Aim - Rewrite the material below with every "camera" swapped for "viewer" and nothing else changed. Omit the pictures from your answer.

[Stored items]
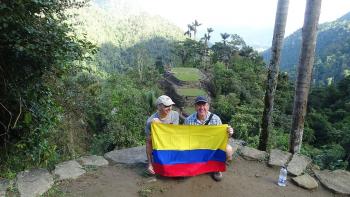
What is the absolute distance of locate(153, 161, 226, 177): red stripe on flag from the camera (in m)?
5.89

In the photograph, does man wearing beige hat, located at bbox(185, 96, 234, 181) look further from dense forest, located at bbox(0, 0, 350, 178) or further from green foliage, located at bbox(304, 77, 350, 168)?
green foliage, located at bbox(304, 77, 350, 168)

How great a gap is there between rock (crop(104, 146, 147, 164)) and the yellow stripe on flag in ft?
3.28

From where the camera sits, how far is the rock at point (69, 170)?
5820 millimetres

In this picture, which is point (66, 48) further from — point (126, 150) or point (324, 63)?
point (324, 63)

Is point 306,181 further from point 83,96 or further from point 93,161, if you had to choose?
point 83,96

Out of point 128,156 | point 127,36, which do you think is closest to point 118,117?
point 128,156

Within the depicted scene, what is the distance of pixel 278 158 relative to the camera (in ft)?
22.9

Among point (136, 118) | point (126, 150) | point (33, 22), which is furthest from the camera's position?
point (136, 118)

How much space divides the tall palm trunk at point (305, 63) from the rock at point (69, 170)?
438 centimetres

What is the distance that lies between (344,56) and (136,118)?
68695 mm

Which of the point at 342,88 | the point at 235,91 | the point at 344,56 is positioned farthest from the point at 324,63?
the point at 235,91

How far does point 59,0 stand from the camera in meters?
5.88

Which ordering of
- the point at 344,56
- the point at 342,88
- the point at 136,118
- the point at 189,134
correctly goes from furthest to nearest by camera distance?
the point at 344,56
the point at 342,88
the point at 136,118
the point at 189,134

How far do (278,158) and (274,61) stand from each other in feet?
6.96
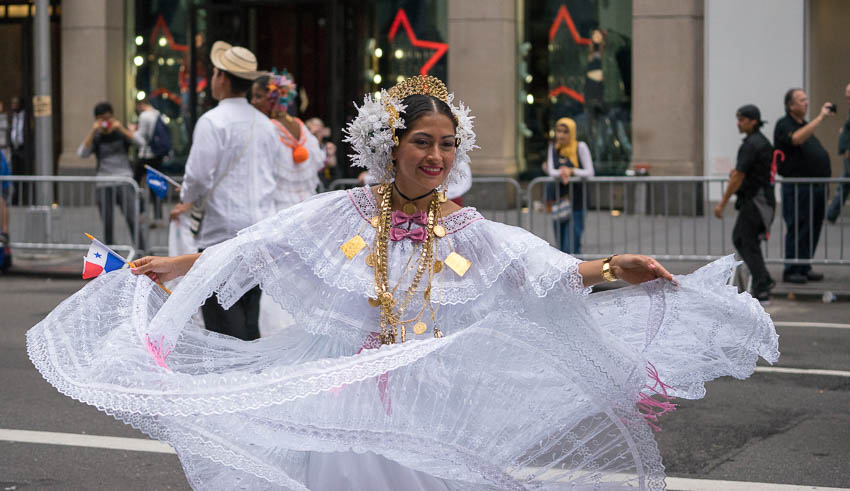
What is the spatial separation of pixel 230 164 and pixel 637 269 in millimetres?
3835

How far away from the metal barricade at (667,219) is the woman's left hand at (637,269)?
29.9ft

Correct answer -
What is the absolute distance of locate(153, 161, 226, 177): red stripe on flag from the viewer (in m)?
5.89

In the photograph, does man wearing beige hat, located at bbox(185, 96, 234, 181) look further from dense forest, located at bbox(0, 0, 350, 178) or further from green foliage, located at bbox(304, 77, 350, 168)?
green foliage, located at bbox(304, 77, 350, 168)

How great a gap is there between rock (crop(104, 146, 147, 164)) and the yellow stripe on flag in ft?
3.28

From where the viewer sits, how far is the rock at point (69, 170)?
5820 millimetres

In this picture, which is point (66, 48) further from — point (126, 150) or point (324, 63)?
point (324, 63)

Is point 306,181 further from point 83,96 or further from point 93,161, if you had to choose?
point 83,96

Out of point 128,156 | point 127,36, which do you think is closest to point 118,117?
point 128,156

Within the depicted scene, what is the distance of pixel 278 158 relative to the viewer (in ft)?
22.9

Among point (136, 118) | point (126, 150) | point (33, 22), which is furthest from the viewer's position?
point (136, 118)

How much space divides the tall palm trunk at point (305, 63) from the rock at point (69, 170)?
438 centimetres

What is the distance that lies between (344,56) and (136,118)?
68695 mm

Which of the point at 342,88 | the point at 235,91 | the point at 344,56 is positioned farthest from the point at 324,63?
the point at 235,91

How far does point 59,0 stand from the viewer in meters?
5.88

Which ordering of
- the point at 344,56
- the point at 342,88
- the point at 136,118
- the point at 189,134
correctly goes from furthest to nearest by viewer distance?
the point at 344,56
the point at 342,88
the point at 136,118
the point at 189,134

How far do (278,158) and (274,61) stand from each other in feet?
6.96
What is the spatial separation of pixel 230 164 and pixel 637 269 in millimetres?
3835

How far away from the metal barricade at (667,219) is the woman's left hand at (637,269)?
29.9ft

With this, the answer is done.